[[ DATA FOR PROCESSING, beginning ]]
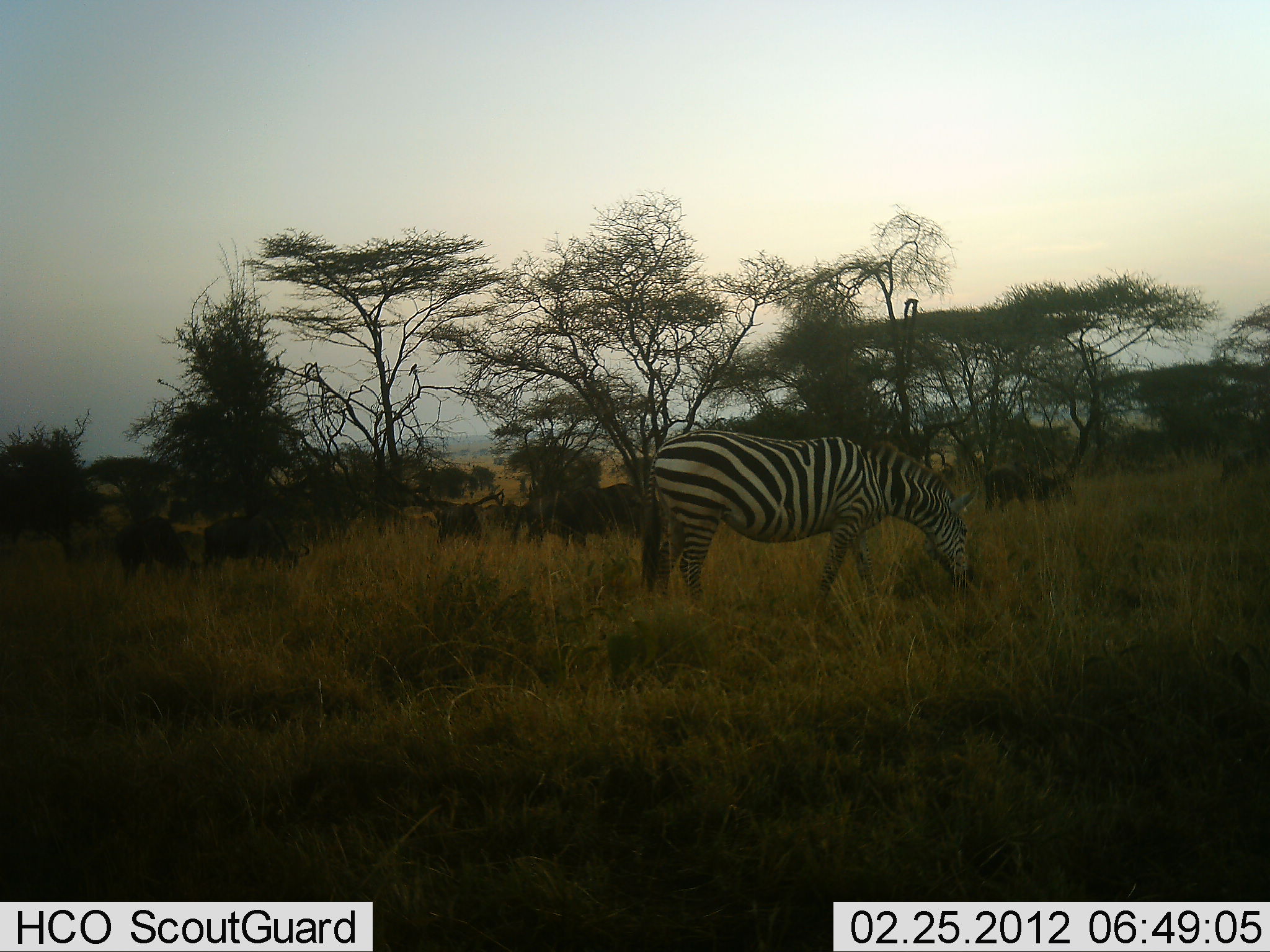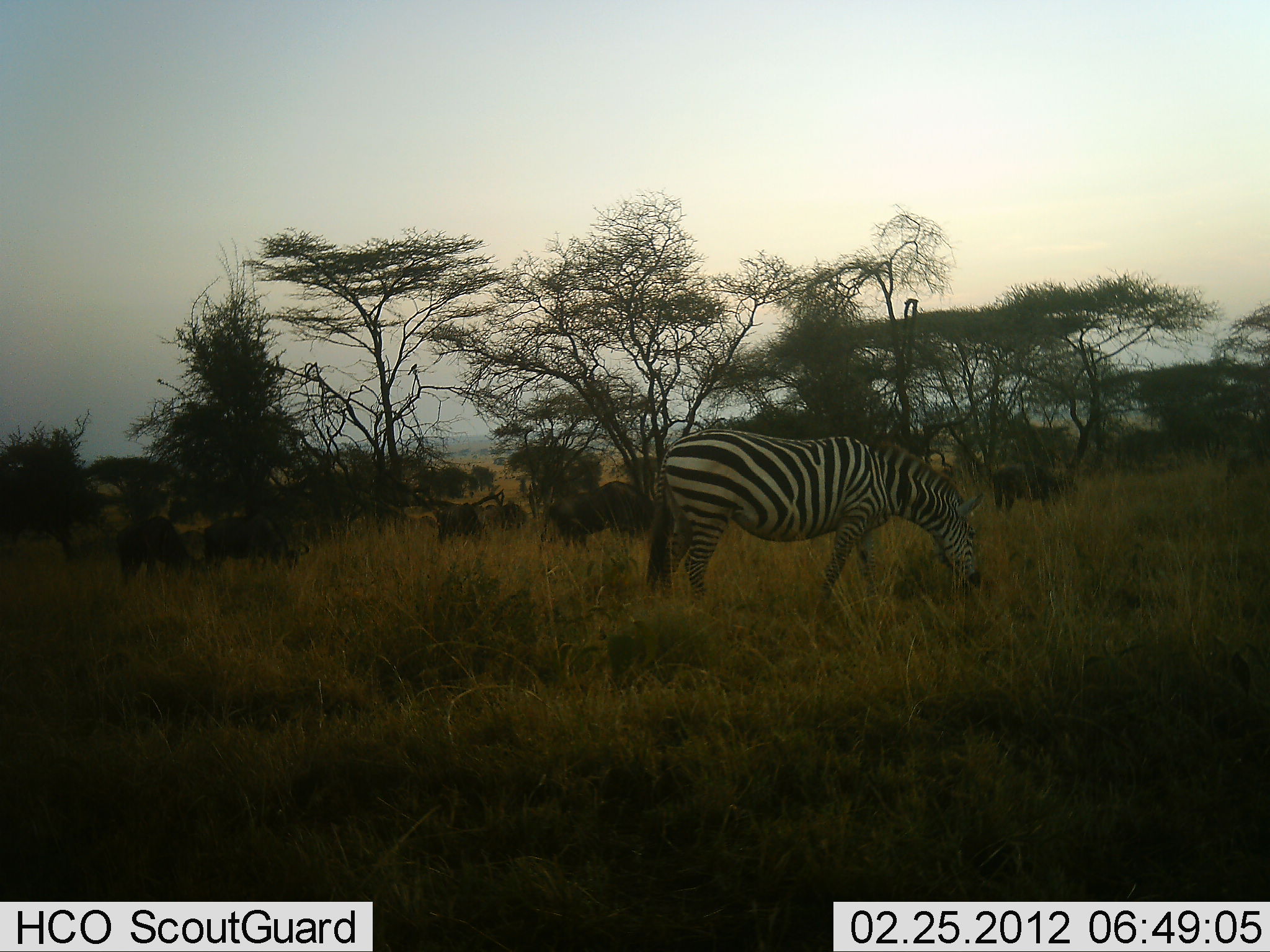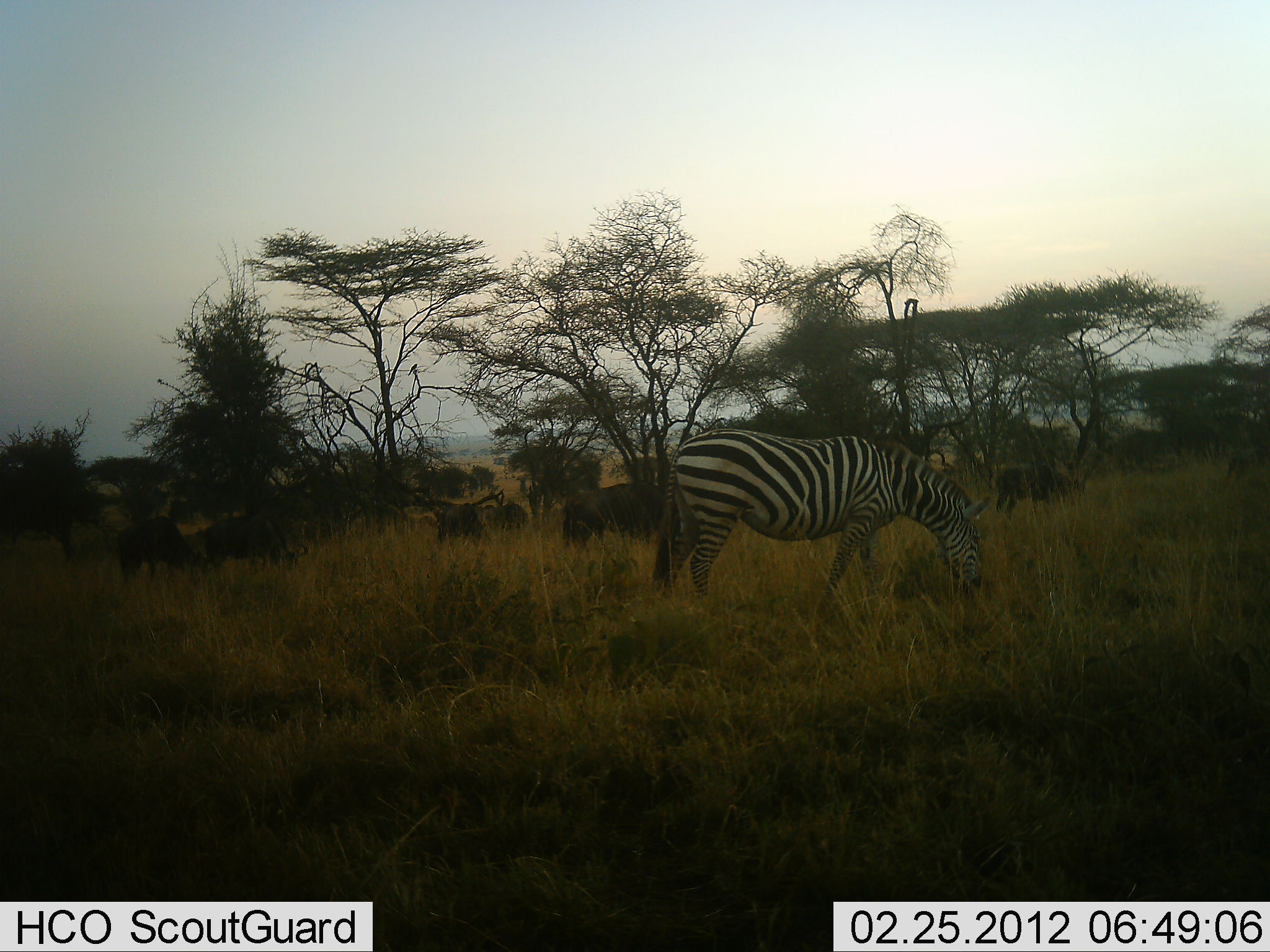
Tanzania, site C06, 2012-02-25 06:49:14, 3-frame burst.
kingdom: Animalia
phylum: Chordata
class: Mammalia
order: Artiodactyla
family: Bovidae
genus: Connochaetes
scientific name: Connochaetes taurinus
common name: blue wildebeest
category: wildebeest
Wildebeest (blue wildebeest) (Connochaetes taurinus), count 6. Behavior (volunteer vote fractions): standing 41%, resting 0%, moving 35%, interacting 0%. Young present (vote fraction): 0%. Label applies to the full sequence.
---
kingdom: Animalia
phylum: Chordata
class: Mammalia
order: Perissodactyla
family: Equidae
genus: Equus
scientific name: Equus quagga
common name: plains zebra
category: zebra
[[ DATA FOR PROCESSING, end ]]
INSTRUCTIONS FOR THE TASK =>
Transcribe all of the records exactly, without reproducing their pictures.

WRITTEN ANSWER =>
Tanzania, site C06, 2012-02-25 06:49:14, 3-frame burst.
kingdom: Animalia
phylum: Chordata
class: Mammalia
order: Artiodactyla
family: Bovidae
genus: Connochaetes
scientific name: Connochaetes taurinus
common name: blue wildebeest
category: wildebeest
Wildebeest (blue wildebeest) (Connochaetes taurinus), count 6. Behavior (volunteer vote fractions): standing 41%, resting 0%, moving 35%, interacting 0%. Young present (vote fraction): 0%. Label applies to the full sequence.
---
kingdom: Animalia
phylum: Chordata
class: Mammalia
order: Perissodactyla
family: Equidae
genus: Equus
scientific name: Equus quagga
common name: plains zebra
category: zebra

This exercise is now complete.